**Given request 1:** Reproduce, word for word, the part of the passage on Greek weather that opens with the words containing "When I lived" and closes with "real meteorological change.".
**Given request 2:** In the listing, rewrite the part that opens with the line containing "How far is (81,365)" and runs through the end of the listing, substituting "most distant" for "farthest" and leaving everything else unchanged.

** Start Reading passage **

When I lived in northern Greece, which has, for the most part, a predictable regime of short, chilly and sunny winters, and long, hot and sunny summers, I never ceased to be amazed at how many conversations hung on the rise or fall of a degree or two, or the brief spattering of rain breaking a month-long drought. Faced with their mostly idyllic climate, the Greeks substitute dates in the calendar - both liturgical and temporal - for real meteorological change.

Thus, 30 April is deemed "the winter", even though it may be 35C. Everyone keeps their coats on and sweats, and the beaches are deserted save for north- European tourists. But 1 May, well now, that is "the summer". Coats come off, barbecue kits are dusted off and everyone dives into the sea. I remember watching Greek families braving the unseasonable gales and rain on the beach in an effort to persuade themselves that summer had arrived. Something similar, in reverse, happens on 15 August - the Feast of the Assumption of the Virgin Mary - when the summer is deemed to be over and the beaches are once again emptied, despite the fact that the best weather is often still to come.

** End Reading passage **
** Start Records to use **

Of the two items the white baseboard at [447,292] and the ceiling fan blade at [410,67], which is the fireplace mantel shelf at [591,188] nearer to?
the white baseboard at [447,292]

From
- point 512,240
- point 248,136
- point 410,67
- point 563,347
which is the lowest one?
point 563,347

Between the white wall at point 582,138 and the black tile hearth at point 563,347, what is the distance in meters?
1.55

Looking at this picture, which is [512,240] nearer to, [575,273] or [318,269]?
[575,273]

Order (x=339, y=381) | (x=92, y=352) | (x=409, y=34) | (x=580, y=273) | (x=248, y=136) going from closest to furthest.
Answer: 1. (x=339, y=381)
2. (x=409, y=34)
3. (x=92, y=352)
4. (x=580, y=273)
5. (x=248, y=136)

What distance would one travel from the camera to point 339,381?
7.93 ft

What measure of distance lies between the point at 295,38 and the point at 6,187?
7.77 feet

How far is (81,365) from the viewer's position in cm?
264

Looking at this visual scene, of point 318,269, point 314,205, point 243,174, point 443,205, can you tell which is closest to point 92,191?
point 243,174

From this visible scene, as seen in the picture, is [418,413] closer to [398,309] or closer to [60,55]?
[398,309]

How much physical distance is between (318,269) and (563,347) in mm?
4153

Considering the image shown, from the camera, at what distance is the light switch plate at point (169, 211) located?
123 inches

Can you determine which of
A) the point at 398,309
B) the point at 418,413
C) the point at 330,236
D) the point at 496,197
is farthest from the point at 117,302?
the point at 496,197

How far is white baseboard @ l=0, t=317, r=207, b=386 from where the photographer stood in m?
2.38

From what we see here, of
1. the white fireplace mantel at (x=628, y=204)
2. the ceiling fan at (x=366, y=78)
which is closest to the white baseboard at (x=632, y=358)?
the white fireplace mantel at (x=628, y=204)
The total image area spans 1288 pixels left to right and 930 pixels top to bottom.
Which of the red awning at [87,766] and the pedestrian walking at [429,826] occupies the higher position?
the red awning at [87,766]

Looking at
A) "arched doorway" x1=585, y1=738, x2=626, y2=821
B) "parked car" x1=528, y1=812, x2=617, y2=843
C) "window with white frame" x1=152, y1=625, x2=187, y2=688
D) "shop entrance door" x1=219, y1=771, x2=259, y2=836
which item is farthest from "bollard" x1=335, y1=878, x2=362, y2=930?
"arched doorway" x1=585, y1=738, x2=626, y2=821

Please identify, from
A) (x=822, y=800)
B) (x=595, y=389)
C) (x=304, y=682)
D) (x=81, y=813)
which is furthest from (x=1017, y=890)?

** End Records to use **

**Output 1:**
When I lived in northern Greece, which has, for the most part, a predictable regime of short, chilly and sunny winters, and long, hot and sunny summers, I never ceased to be amazed at how many conversations hung on the rise or fall of a degree or two, or the brief spattering of rain breaking a month-long drought. Faced with their mostly idyllic climate, the Greeks substitute dates in the calendar - both liturgical and temporal - for real meteorological change.

**Output 2:**
How far is (81,365) from the viewer's position in cm?
264

Looking at this visual scene, of point 318,269, point 314,205, point 243,174, point 443,205, can you tell which is closest to point 92,191?
point 243,174

From this visible scene, as seen in the picture, is [418,413] closer to [398,309] or closer to [60,55]?
[398,309]

How much physical distance is between (318,269) and (563,347) in mm?
4153

Considering the image shown, from the camera, at what distance is the light switch plate at point (169, 211) located?
123 inches

Can you determine which of
A) the point at 398,309
B) the point at 418,413
C) the point at 330,236
D) the point at 496,197
is most distant from the point at 117,302?
the point at 496,197

How far is white baseboard @ l=0, t=317, r=207, b=386 from where the photographer stood in m?
2.38

From what we see here, of
1. the white fireplace mantel at (x=628, y=204)
2. the ceiling fan at (x=366, y=78)
which is closest to the white baseboard at (x=632, y=358)?
the white fireplace mantel at (x=628, y=204)
The total image area spans 1288 pixels left to right and 930 pixels top to bottom.
Which of the red awning at [87,766] and the pedestrian walking at [429,826] occupies the higher position?
the red awning at [87,766]

Looking at
A) "arched doorway" x1=585, y1=738, x2=626, y2=821
B) "parked car" x1=528, y1=812, x2=617, y2=843
C) "window with white frame" x1=152, y1=625, x2=187, y2=688
D) "shop entrance door" x1=219, y1=771, x2=259, y2=836
which item is most distant from "bollard" x1=335, y1=878, x2=362, y2=930?
"arched doorway" x1=585, y1=738, x2=626, y2=821

Please identify, from
A) (x=822, y=800)
B) (x=595, y=389)
C) (x=304, y=682)
D) (x=81, y=813)
which is furthest from (x=1017, y=890)?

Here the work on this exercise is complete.